Start a Social Media Content Stash and Stop Scrambling

September 2015

Rather than dropping everything several times a day to update your Twitter feed, blog or Facebook page, you would be better served by blocking out a set amount of time each week (perhaps an hour or two) to build a stockpile of social media content, which can be scheduled to post at the most effective times throughout the week.

And while you may agree with this in theory, the actual practice of creating social media content in advance can take some getting used to.

As you build this cache of links, images and announcements, it can be stored in Evernote or as a Google doc so you can access your stash from your phone or other mobile device.

Beating Writer’s Block

Don’t let a lack of inspiration hold you back from regular content posting.

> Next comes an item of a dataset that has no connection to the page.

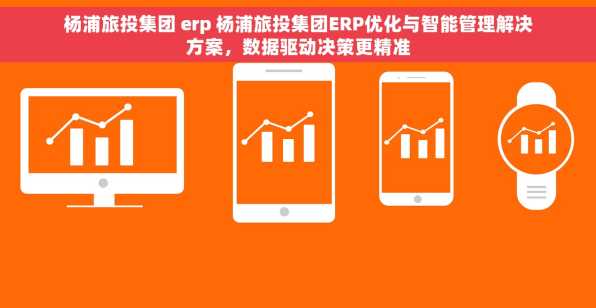 杨浦旅投集团 erp 杨浦旅投集团ERP优化与智能管理解决方案，数据驱动决策更精准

One way to simplify the creation of social media content is to write a number of posts on similar topics, or with a similar tone, all at once.

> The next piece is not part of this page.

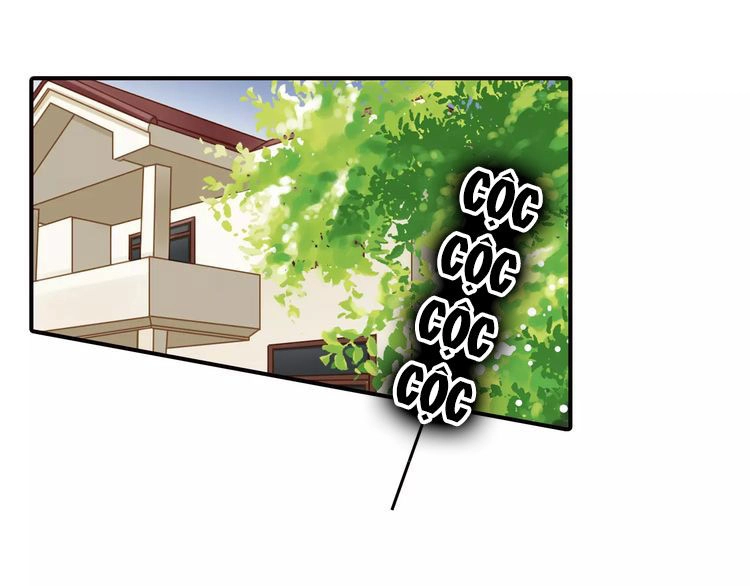 Siêu Sao Trứ Danh Chapter 61 - 31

While responding to the day’s news or developments in the industry is always a useful tactic, there are plenty of other ways to stay relevant that can be planned  weeks in advance. This can mean looking at the calendar to see what holidays, events or seasons are coming up, and how your services, products or expertise might be of value during these specific times of year. National appreciation days, sporting events and pop cultural discussions about TV and movies offer plenty of opportunities to anticipate tying your content to the present moment.

When creating a content stash, keep relevance top of mind. For example, if you own an automotive repair business, craft a variety of social media posts that use holiday travel and upcoming weather events as the basis for pertinent pieces: suggestions about checking tire pressure for rainy conditions, ways to ensure windshield wiper efficiency prior to driving in the rain, and so on.

Accumulating this stock of content doesn’t require you to write it all yourself. While your own tips and best practices are valuable to share, you should also be sure to integrate content from other sources. Industry blogs and the websites of thought leaders in your interest areas offer a wealth of material (which you can often repost on your own blog or social media pages, with permission). Consumer-focused sites like Reddit or Buzzfeed can offer entertaining twists on the topics of the day. If you can find a way to connect it back to your business, even better.

Use Google Alerts with keywords or topics related to your industry to help generate ideas for posts. Feedly allows you to curate different streams of top content on the Internet in a variety of categories. It provides you with easy material to share, repost or use as a jumping-off point for a lengthier blog post or story. Consider using a tool like Buzzsumo to find out what types of posts perform well in your industry or subject area, and tailor posts to appeal to that style.

Organizing Your Content

Content can be organized for posting ahead of time using a service like CoSchedule or HootSuite, which allows you to input the material you have created or gathered and schedule it for posting throughout the week or month, saving you from having to log on to multiple social media accounts throughout the day.

Buffer and Edgar make it easy to repost and repurpose existing content, and to set up scheduled retweets, allowing you to get the most mileage from the material you’ve already created.

Once you plan to devote time to writing and compiling content, it will result in far more—and higher-quality—material than if you tried to squeeze in posting throughout the day.